`\b\d+\b`matches a positive integer number. Do not forget the word boundaries!

`[-+]?\b\d+\b`allows for a sign.

`\b0[xX][0-9a-fA-F]+\b`matches a C-style hexadecimal number.

`((\b[0-9]+)?\.)?[0-9]+\b`matches an integer number as well as a floating point number with optional integer part.

`(\b[0-9]+\.([0-9]+\b)?|\.[0-9]+\b)`matches a floating point number with optional integer as well as optional fractional part, but does not match an integer number.

`((\b[0-9]+)?\.)?\b[0-9]+([eE][-+]?[0-9]+)?\b`matches a number in scientific notation. The mantissa can be an integer or floating point number with optional integer part. The exponent is optional.

`\b[0-9]+(\.[0-9]+)?(e[+-]?[0-9]+)?\b`also matches a number in scientific notation. The difference with the previous example is that if the mantissa is a floating point number, the integer part is mandatory.
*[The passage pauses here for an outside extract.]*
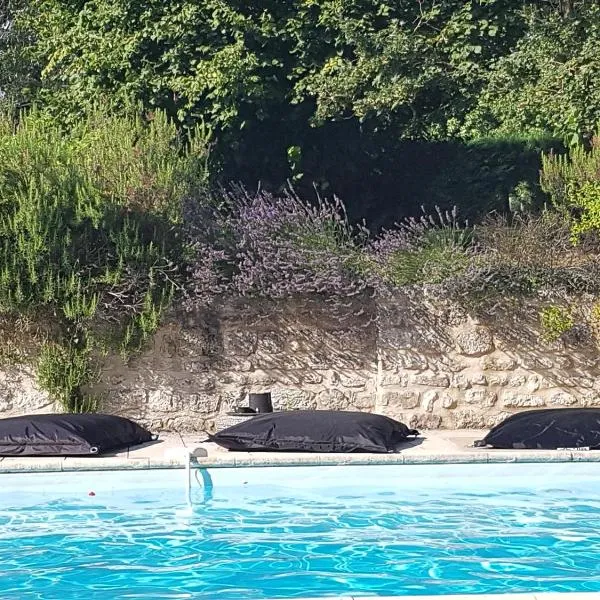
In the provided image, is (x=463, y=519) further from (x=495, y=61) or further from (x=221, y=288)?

If you read through the floating point number example, you will notice that the above regexes are different from what is used there. The above regexes are more stringent. They use word boundaries to exclude numbers that are part of other things like identifiers. You can prepend

`[-+]?`to all of the above regexes to include an optional sign in the regex. I did not do so above because in programming languages, the + and - are usually considered operators rather than signs.